TEXT SHOWN:

>> BEGIN

Crafty and Stockfish question

Michael Sherwin · Post by **Michael Sherwin** » Sat Jul 17, 2010 6:18 am

lkaufman wrote:I don't disagree that White is better after 1e4 c5, but to evaluate this position, especially after a 25 ply search or so, as +.60 or +.75 is ridiculous. White's edge should be something like a quarter pawn or so, without requiring really deep analysis to prove this.

Not much is decided in most Sicilians by move 13 (26 ply).

[d]r1b1k2r/2qn1ppp/p2pp3/1p3Pb1/3NP3/2N2Q2/PPP4P/2KR1B1R w kq - 0 14

This position is exactly 26 plies played. And was unclear to humans for many years. Our current human evaluation of this position is based on dozens if not hundreds of games played and studied by humans over those years. Maybe a computer if given this position to compute over could very well have a correct evaluation of it, but how can it be expected for a computer to evaluate this position correctly from plies 2 and 3 and decide to head there. It can't be, that is ridiculous. Further, this position most likely is not ever going to be the principle variation and is never even going to be seen in a 26 ply search in the first place due to all the reductions that are in a 26 ply search. Matter of fact, most of the search tree branches are not going to be searched to anywhere near 26 ply. That is because there is only a very 'thin' path of what is considered best in an alpha-beta search. Even equal positions cause cutoffs that keep a large portion of the tree from ever being looked at. Are equal positions really equal--no they are not--either the eval lacks resolution to differentiate them or even the best of evals are not perfect. The search and eval therefore approach the truth but leave room for plenty of changing of the principle variation, even in self play, as a game is played or while a single move is being computed. Bottom line is, a computer does not know in non forced lines where it is going and only tries to maximize its potential. It has no idea in reality that the initial position of the Sicilian is only +.25 unless it is tuned that way. And if it is tuned that way it might not be tuned correctly. That could lead to mis evaluating positions further along in the game when it really should be +.25. And one more caveat is it does not matter what the initial evaluation of the Sicilian is as that value will be built into all branches of the tree. So creating a table of initial values connected to the ECO codes and having an engine normalize its evaluation to such a table may bring the scores returned into a perspective suitable for human sensitivities.

lkaufman · Post by **lkaufman** » Sat Jul 17, 2010 6:52 am

Here is how I evaluate the Sicilian. I value a tempo in the opening at about 0.4 pawns. White is up half a tempo at the start, so about 0.2 pawns. Now if Black wastes his first move, White should be better by 0.6. But it is obvious the ...c5 is very far from a wasted move. It may not be the best move, but it is clearly much closer to being the best move than to being a wasted move. So the eval should be much closer to 0.2 than to 0.6, so maybe 0.25 or perhaps 0.30.

A line like the one you cite may be relevant to the question of what is best play after 1e4 c5. But there are dozens of ways to play the Sicilian, and surely some are within 10 centipawns or so of whatever is the best one (probably the Najdorf). If all I want to do is to prove that the Sicilian is not worse than 0.4 minus, for example, I just need to pick one that is not obviously bad, quite an easy task.

bob · Post by **bob** » Sat Jul 17, 2010 2:31 pm

lkaufman wrote:
bob wrote:[quote
For crafty, it is pretty easy to grasp the score. For the position from the second post in this thread, you can discover via the "score" command that some of this is from development (knights on the edge, unconnected rooks, uncastled, etc. Not much of that comes from mobility in our case, it is mainly the special case "uncastled development scoring"...

>> END

DATA RECORDS:

>> BEGIN

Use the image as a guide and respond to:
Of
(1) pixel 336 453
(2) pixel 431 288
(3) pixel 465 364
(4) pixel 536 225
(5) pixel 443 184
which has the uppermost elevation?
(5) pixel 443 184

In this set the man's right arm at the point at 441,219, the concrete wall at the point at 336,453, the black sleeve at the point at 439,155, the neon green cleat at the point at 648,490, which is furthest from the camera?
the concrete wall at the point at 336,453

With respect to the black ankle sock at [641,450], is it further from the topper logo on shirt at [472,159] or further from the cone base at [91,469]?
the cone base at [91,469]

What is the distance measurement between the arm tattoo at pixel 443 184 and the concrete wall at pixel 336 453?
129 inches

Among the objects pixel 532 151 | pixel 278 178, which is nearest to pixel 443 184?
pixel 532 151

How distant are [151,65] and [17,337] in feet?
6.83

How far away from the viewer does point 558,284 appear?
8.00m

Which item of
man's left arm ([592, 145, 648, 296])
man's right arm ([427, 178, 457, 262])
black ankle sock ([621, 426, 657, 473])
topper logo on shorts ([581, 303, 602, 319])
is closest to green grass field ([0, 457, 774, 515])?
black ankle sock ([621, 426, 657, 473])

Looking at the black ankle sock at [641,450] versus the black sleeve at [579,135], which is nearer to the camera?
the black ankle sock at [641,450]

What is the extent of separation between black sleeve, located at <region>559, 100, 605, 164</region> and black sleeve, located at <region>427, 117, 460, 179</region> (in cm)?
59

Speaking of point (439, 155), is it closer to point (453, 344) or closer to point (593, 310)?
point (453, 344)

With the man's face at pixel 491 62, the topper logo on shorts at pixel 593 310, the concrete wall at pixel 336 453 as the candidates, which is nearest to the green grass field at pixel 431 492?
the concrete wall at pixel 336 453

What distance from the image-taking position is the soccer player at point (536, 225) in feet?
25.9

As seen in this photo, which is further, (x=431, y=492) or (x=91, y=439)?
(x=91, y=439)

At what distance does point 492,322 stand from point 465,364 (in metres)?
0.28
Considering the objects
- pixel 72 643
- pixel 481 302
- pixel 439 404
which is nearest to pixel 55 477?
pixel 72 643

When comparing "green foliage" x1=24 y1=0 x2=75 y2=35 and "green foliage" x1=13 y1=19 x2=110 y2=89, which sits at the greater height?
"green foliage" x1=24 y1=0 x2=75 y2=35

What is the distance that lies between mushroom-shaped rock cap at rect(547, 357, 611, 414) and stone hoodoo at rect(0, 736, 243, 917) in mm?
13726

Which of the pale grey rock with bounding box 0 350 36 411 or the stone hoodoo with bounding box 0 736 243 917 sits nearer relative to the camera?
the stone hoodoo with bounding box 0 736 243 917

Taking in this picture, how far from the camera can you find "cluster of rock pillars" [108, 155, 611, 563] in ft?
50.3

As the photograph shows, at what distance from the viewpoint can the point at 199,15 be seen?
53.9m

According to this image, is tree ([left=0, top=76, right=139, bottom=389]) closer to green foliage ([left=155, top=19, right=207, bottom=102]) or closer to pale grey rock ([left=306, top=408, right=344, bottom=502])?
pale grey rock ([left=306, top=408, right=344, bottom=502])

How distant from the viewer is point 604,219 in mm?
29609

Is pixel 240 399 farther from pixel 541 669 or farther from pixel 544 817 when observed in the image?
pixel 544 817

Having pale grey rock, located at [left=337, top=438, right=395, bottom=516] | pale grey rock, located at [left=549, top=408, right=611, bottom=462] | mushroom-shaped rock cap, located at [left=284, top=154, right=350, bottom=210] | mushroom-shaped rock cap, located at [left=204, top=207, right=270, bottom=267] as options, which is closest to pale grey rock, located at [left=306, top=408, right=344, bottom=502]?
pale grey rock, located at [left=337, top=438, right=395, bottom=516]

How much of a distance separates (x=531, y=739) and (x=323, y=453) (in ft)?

>> END

DIRECTIVE 1: Translate this sentence from the Crafty and Stockfish thread into Spanish: "I value a tempo in the opening at about 0.4 pawns."
DIRECTIVE 2: From the Crafty and Stockfish thread, extract everything from "Crafty and Stockfish" down to "13 (26 ply).".
DIRECTIVE 3: In the Crafty and Stockfish thread, which way of playing the Sicilian does lkaufman say is probably the best one?
The records aren't needed here.

FULL OUTPUT 1: Valoro un tiempo en la apertura en aproximadamente 0,4 peones.

FULL OUTPUT 2:
Crafty and Stockfish question

Michael Sherwin · Post by **Michael Sherwin** » Sat Jul 17, 2010 6:18 am

lkaufman wrote:I don't disagree that White is better after 1e4 c5, but to evaluate this position, especially after a 25 ply search or so, as +.60 or +.75 is ridiculous. White's edge should be something like a quarter pawn or so, without requiring really deep analysis to prove this.

Not much is decided in most Sicilians by move 13 (26 ply).

FULL OUTPUT 3: The Najdorf.